▶ Brief
State whether each statement below agrees with the passage on dealing with fools. Answer yes or no for each, and quote the words of the passage that decide it.
1. The passage attributes the quote ending "Nobody knows who the fool is!" to Mark Twain.
2. The passage says God will hold you accountable for what someone else says about Him.
3. The passage suggests checking whether the answers others give align with the Bible as a whole.

───── Source extract ─────

As you can see, what appeared somewhat confusing is quite “logical” and makes a lot of sense once I have the background knowledge and understanding.
5) Don’t argue with a fool: If you have ever dealt with “foolish” people, you know they do not care about truth and wisdom. A good friend of mine shared this quote that his mother always said. Never argue with a fool in public. Nobody knows who the fool is!
Perspective #52: Never argue with a fool in public. Nobody knows who the fool is! – Maureen Rose Plein
Some great wisdom. I also found a similar quote attributed to Mark Twain that I thought was equally as poignant. Never argue with a fool in public. They will drag you down to their level and then beat you with experience!
Perspective #53: Never argue with a fool in public. They will drag you down to their level and then beat you with experience – Mark Twain
6) Validate your answers: Also, always be sure to validate the answers that others give you. Do they make sense? Do they align with the Bible as a whole? There are a lot of wolves in sheep’s clothing out there (a.k.a., fools) whose sole purpose is to confuse, distract, dissuade or to create doubt in God’s children. Use the power of the Holy Spirit to help you in discerning the truth of God. Understand that God will not hold you accountable for what someone else says about Him, He will only hold you accountable for what you believe is true!

───── Entries supplied ─────

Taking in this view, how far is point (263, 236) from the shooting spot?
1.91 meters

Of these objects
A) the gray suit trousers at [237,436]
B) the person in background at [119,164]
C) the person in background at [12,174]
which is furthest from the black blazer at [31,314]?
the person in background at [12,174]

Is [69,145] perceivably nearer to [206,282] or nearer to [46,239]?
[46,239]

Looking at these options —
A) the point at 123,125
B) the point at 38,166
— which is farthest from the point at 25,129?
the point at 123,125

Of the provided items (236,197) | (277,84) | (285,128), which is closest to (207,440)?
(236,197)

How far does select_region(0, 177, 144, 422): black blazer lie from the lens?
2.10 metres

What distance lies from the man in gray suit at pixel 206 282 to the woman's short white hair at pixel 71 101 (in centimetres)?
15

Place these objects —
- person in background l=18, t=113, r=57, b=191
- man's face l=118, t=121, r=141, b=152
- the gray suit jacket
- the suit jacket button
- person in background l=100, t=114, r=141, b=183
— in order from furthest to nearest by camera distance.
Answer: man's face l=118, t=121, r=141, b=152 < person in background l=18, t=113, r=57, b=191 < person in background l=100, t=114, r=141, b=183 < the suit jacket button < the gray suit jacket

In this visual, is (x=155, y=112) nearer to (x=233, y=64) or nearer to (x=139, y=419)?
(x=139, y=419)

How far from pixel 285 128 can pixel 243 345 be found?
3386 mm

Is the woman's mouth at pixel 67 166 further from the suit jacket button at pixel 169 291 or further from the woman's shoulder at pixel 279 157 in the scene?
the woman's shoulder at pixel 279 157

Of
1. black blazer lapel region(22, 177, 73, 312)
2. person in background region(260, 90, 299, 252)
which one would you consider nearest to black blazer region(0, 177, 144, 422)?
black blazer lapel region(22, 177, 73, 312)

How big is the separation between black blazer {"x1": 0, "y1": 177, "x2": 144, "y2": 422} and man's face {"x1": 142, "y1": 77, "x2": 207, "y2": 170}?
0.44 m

─────

▶ Output
1. No: "Perspective #52: Never argue with a fool in public. Nobody knows who the fool is! – Maureen Rose Plein"
2. No: "God will not hold you accountable for what someone else says about Him"
3. Yes: "Do they align with the Bible as a whole?"